# [TEXT SEGMENT]
******
Skip to content

[BUG] Error submitting workflow #2132

@nocoli

Description

@nocoli

What is the bug?

Attempting to follow https://github.com/opensearch-project/opensearch-migrations/wiki/Backfill-Workflow and the workflow submit command is resulting in the following error in Cloudshell

(05:52:06) migration-console (~) -> workflow submit
NOT checking if all secrets have been created.  Run `workflow configure edit` to confirm
Initializing workflow from session: default
Submitting workflow to namespace: ma
ERROR:console_link.workflow.services.script_runner:Script failed with exit code 1
ERROR:console_link.workflow.services.script_runner:stderr: Error: Found 4 errors

Error submitting workflow: Command '['/root/configProcessor/createMigrationWorkflowFromUserConfiguration.sh', '/tmp/tmpcy9mouvd.yaml', '--prefix ma', '--etcd-endpoints http://etcd.ma.svc.cluster.local:2379']' returned non-zero exit status 1.
******
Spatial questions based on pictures
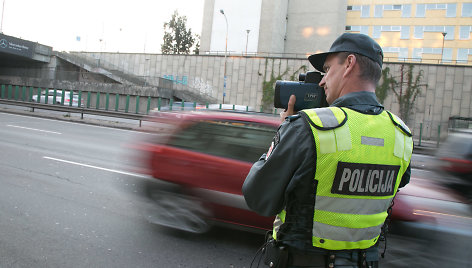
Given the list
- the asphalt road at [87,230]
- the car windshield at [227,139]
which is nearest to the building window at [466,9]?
the asphalt road at [87,230]

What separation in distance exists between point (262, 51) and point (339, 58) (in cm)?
4703

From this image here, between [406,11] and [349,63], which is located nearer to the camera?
[349,63]

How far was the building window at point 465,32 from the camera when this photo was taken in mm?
47312

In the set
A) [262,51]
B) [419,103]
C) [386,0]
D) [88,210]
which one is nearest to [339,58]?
[88,210]

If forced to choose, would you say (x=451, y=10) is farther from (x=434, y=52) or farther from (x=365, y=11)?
(x=365, y=11)

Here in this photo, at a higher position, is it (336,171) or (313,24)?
(313,24)

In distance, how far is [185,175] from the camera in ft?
15.1

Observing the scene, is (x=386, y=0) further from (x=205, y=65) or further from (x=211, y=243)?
(x=211, y=243)

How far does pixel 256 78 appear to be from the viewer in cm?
3741

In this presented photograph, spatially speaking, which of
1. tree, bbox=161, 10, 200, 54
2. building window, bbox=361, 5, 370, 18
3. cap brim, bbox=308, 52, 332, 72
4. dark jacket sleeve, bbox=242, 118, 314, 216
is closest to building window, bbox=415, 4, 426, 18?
building window, bbox=361, 5, 370, 18

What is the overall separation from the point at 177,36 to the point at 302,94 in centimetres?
7211

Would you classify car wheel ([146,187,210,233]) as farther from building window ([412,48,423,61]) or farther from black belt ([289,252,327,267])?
building window ([412,48,423,61])

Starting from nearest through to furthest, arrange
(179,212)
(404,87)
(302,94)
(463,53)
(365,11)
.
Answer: (302,94) < (179,212) < (404,87) < (463,53) < (365,11)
******
# [CHALLENGES]
- A) In the workflow error bug report, which namespace was the workflow being submitted to?
- B) Transcribe the stretch of the workflow error bug report from "Error submitting workflow: Command" through "exit status 1.".
- C) Go on with the workflow error bug report from the point where it stops.

# [TASK ANSWERS]
- A) ma

- B)
Error submitting workflow: Command '['/root/configProcessor/createMigrationWorkflowFromUserConfiguration.sh', '/tmp/tmpcy9mouvd.yaml', '--prefix ma', '--etcd-endpoints http://etcd.ma.svc.cluster.local:2379']' returned non-zero exit status 1.

- C)
ERROR:console_link.workflow.commands.submit:Workflow submission failed
Traceback (most recent call last):
  File "/root/lib/console_link/console_link/workflow/commands/submit.py", line 139, in submit_command
    submit_result = runner.submit_workflow(config_yaml, args)
                    ^^^^^^^^^^^^^^^^^^^^^^^^^^^^^^^^^^^^^^^^^
  File "/root/lib/console_link/console_link/workflow/services/script_runner.py", line 205, in submit_workflow
    output = self.run_script("createMigrationWorkflowFromUserConfiguration.sh", None,
             ^^^^^^^^^^^^^^^^^^^^^^^^^^^^^^^^^^^^^^^^^^^^^^^^^^^^^^^^^^^^^^^^^^^^^^^^
  File "/root/lib/console_link/console_link/workflow/services/script_runner.py", line 113, in run_script
    return self.run(self.script_dir / script_name, input_data, *args)
           ^^^^^^^^^^^^^^^^^^^^^^^^^^^^^^^^^^^^^^^^^^^^^^^^^^^^^^^^^^
  File "/root/lib/console_link/console_link/workflow/services/script_runner.py", line 75, in run
    result = subprocess.run(
             ^^^^^^^^^^^^^^^
  File "/usr/lib64/python3.11/subprocess.py", line 571, in run
    raise CalledProcessError(retcode, process.args,
subprocess.CalledProcessError: Command '['/root/configProcessor/createMigrationWorkflowFromUserConfiguration.sh', '/tmp/tmpcy9mouvd.yaml', '--prefix ma', '--etcd-endpoints http://etcd.ma.svc.cluster.local:2379']' returned non-zero exit status 1.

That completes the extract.